● Available records:
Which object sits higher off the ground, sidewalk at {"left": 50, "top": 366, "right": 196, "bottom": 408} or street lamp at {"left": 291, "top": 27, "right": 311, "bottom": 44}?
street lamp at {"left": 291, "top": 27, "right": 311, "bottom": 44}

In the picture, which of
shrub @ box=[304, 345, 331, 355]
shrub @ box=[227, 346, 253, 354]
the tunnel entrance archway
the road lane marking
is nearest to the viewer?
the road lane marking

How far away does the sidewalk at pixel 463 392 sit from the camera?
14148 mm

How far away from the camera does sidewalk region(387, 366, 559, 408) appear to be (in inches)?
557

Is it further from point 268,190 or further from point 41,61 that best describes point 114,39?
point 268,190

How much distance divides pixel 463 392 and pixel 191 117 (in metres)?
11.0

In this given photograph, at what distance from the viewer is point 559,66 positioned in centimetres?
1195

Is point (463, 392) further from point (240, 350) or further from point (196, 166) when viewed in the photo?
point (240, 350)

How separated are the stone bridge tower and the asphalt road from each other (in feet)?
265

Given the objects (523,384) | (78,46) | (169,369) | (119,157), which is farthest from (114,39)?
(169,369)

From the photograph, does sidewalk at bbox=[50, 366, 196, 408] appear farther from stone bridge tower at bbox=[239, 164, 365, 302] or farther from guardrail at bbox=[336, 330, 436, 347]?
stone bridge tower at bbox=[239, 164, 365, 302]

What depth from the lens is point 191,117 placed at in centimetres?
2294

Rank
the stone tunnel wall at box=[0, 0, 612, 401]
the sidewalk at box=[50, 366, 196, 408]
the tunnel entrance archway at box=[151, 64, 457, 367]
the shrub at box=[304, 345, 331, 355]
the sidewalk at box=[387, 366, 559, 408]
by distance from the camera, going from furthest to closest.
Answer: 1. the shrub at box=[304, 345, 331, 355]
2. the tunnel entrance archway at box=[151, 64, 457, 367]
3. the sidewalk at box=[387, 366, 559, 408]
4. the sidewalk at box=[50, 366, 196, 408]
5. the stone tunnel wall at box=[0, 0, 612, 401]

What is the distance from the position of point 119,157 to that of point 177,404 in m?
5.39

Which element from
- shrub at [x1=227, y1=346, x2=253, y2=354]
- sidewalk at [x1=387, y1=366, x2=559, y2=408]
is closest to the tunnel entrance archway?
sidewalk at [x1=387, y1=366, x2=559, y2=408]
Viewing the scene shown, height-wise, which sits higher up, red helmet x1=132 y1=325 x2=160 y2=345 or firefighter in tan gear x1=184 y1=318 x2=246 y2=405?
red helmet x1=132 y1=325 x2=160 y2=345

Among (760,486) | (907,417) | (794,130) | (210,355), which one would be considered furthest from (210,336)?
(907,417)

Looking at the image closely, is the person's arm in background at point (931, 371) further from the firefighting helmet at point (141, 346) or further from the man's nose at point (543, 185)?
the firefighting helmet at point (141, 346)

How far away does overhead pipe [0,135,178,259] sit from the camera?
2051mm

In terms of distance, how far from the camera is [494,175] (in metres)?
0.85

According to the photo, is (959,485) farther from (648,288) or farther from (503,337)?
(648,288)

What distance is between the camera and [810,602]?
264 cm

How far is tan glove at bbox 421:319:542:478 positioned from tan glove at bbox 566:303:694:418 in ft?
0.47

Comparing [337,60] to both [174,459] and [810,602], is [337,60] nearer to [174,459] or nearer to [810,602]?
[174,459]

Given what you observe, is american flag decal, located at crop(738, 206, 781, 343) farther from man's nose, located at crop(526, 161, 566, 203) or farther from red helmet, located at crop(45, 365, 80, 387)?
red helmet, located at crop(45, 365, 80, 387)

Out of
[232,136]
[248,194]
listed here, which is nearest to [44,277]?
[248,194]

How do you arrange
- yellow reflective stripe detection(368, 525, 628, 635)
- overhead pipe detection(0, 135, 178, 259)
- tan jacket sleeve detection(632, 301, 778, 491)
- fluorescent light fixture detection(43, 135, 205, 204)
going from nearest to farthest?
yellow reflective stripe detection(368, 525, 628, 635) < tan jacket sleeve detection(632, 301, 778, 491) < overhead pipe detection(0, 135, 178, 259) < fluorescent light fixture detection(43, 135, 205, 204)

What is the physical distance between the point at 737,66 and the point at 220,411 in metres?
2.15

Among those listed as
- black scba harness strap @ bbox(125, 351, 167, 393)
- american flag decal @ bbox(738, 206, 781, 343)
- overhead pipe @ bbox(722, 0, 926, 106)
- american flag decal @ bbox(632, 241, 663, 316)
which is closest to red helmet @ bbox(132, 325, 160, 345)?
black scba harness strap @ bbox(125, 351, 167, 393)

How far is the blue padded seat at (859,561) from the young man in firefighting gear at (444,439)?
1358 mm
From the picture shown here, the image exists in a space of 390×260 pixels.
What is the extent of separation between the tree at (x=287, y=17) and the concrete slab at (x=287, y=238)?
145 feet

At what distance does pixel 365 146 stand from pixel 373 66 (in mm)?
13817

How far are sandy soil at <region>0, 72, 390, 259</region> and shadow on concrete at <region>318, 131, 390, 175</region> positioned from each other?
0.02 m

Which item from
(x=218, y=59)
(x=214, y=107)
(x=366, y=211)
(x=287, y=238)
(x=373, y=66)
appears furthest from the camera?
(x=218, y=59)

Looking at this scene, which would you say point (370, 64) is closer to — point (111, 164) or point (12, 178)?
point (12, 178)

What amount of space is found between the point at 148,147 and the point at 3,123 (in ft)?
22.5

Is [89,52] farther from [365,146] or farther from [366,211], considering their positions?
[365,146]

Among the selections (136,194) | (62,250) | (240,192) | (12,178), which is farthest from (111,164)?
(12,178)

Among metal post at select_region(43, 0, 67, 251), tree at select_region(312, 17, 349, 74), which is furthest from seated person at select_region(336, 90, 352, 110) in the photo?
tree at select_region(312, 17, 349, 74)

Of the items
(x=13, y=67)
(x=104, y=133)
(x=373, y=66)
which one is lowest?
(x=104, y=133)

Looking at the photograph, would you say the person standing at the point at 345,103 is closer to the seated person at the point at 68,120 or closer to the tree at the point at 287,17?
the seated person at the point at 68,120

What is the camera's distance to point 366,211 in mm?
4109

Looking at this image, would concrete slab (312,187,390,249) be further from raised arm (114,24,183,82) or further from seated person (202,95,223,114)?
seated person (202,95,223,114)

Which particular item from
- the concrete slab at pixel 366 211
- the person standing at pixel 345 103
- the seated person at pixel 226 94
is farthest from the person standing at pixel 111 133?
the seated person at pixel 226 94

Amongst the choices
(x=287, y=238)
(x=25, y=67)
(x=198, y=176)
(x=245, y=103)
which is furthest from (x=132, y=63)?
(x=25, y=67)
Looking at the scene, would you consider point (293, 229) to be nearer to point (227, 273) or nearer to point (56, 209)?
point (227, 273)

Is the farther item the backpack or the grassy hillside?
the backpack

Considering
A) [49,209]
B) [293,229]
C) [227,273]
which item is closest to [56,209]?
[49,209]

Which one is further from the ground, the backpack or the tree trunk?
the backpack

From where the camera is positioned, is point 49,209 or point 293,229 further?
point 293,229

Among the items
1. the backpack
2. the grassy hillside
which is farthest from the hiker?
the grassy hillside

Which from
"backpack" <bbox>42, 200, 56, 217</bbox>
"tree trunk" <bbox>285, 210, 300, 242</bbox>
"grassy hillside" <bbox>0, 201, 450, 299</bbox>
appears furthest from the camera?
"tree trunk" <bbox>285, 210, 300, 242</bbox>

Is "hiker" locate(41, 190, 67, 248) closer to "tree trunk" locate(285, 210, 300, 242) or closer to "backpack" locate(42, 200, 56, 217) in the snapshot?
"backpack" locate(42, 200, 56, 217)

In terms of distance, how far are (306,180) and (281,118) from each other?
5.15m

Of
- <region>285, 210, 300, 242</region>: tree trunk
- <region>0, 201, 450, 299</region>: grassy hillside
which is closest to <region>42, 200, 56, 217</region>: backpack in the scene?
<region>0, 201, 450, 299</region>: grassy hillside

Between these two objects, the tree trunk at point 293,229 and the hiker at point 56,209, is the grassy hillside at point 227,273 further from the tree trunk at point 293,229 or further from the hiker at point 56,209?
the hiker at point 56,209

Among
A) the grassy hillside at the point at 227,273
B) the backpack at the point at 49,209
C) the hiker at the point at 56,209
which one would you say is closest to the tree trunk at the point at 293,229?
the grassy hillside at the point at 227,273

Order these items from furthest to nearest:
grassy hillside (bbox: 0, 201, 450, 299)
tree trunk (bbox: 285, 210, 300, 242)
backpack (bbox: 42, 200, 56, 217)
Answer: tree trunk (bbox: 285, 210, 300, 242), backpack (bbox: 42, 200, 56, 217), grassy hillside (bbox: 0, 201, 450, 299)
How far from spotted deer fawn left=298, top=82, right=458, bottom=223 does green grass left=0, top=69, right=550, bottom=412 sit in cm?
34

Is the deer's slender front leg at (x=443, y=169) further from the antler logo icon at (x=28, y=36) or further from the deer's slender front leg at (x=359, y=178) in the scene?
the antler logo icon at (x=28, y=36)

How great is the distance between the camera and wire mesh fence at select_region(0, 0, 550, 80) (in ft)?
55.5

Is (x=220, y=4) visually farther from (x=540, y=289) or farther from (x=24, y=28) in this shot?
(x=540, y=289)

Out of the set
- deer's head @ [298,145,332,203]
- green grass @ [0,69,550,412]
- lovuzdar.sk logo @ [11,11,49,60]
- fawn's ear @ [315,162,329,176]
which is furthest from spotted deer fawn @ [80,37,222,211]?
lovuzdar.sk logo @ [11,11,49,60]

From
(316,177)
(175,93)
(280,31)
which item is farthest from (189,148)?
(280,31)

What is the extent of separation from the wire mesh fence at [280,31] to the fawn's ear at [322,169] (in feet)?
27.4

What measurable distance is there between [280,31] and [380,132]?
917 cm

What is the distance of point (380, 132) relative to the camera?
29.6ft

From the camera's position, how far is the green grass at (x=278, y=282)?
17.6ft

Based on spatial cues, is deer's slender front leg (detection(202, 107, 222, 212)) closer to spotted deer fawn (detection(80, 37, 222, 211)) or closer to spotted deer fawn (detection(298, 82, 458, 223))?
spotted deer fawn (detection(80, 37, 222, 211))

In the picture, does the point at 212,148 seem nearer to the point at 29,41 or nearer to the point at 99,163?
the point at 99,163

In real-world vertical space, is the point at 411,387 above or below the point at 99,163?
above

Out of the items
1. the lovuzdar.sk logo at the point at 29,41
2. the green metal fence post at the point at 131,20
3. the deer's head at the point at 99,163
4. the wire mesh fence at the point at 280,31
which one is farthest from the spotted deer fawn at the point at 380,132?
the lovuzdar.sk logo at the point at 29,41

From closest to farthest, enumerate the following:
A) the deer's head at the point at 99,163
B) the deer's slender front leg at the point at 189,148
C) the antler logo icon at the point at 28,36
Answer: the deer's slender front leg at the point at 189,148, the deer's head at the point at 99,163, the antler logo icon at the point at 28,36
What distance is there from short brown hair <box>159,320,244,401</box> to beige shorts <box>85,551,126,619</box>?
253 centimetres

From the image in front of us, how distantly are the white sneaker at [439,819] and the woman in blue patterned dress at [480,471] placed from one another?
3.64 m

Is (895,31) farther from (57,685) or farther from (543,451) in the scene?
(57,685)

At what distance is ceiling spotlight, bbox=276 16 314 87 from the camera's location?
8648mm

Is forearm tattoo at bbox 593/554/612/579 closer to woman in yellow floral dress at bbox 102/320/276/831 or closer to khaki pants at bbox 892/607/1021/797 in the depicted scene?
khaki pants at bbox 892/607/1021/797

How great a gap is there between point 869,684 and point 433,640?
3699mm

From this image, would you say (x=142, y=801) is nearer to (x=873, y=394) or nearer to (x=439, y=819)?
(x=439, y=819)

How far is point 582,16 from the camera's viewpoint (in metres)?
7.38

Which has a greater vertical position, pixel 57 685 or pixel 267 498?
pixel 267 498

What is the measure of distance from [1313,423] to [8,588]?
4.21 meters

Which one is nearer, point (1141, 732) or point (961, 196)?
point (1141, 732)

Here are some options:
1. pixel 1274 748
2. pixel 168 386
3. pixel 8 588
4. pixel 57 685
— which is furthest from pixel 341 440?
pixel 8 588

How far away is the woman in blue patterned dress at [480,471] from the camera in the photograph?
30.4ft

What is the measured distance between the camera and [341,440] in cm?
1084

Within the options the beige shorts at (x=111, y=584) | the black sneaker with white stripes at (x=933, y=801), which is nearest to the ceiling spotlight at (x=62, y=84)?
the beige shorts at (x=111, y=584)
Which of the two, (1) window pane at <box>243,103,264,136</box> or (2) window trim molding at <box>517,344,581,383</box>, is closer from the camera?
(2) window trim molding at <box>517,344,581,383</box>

● Given problem:
Rewrite the rows as a JSON list of strings, one string per line and no blank lines, starting with the line that contains "Looking at the scene, would" and going on through the line that contains "Answer: tree trunk".

● Reply to the task:
[
  "Looking at the scene, would you consider point (293, 229) to be nearer to point (227, 273) or nearer to point (56, 209)?",
  "point (227, 273)",
  "Is the farther item the backpack or the grassy hillside?",
  "the backpack",
  "Considering",
  "A) [49,209]",
  "B) [293,229]",
  "C) [227,273]",
  "which item is closest to [56,209]?",
  "[49,209]",
  "Which one is further from the ground, the backpack or the tree trunk?",
  "the backpack",
  "From where the camera is positioned, is point 49,209 or point 293,229 further?",
  "point 293,229",
  "Among the items",
  "1. the backpack",
  "2. the grassy hillside",
  "which is farthest from the hiker?",
  "the grassy hillside",
  "Which from",
  "\"backpack\" <bbox>42, 200, 56, 217</bbox>",
  "\"tree trunk\" <bbox>285, 210, 300, 242</bbox>",
  "\"grassy hillside\" <bbox>0, 201, 450, 299</bbox>",
  "appears furthest from the camera?",
  "\"tree trunk\" <bbox>285, 210, 300, 242</bbox>",
  "Is \"hiker\" locate(41, 190, 67, 248) closer to \"tree trunk\" locate(285, 210, 300, 242) or closer to \"backpack\" locate(42, 200, 56, 217) in the snapshot?",
  "\"backpack\" locate(42, 200, 56, 217)",
  "In terms of distance, how far are (306,180) and (281,118) from each other?",
  "5.15m",
  "Of",
  "- <region>285, 210, 300, 242</region>: tree trunk",
  "- <region>0, 201, 450, 299</region>: grassy hillside",
  "which is closest to <region>42, 200, 56, 217</region>: backpack in the scene?",
  "<region>0, 201, 450, 299</region>: grassy hillside",
  "Between these two objects, the tree trunk at point 293,229 and the hiker at point 56,209, is the grassy hillside at point 227,273 further from the tree trunk at point 293,229 or further from the hiker at point 56,209?",
  "the hiker at point 56,209",
  "Among",
  "A) the grassy hillside at the point at 227,273",
  "B) the backpack at the point at 49,209",
  "C) the hiker at the point at 56,209",
  "which one would you say is closest to the tree trunk at the point at 293,229?",
  "the grassy hillside at the point at 227,273",
  "Order these items from furthest to nearest:",
  "grassy hillside (bbox: 0, 201, 450, 299)",
  "tree trunk (bbox: 285, 210, 300, 242)",
  "backpack (bbox: 42, 200, 56, 217)",
  "Answer: tree trunk (bbox: 285, 210, 300, 242), backpack (bbox: 42, 200, 56, 217), grassy hillside (bbox: 0, 201, 450, 299)"
]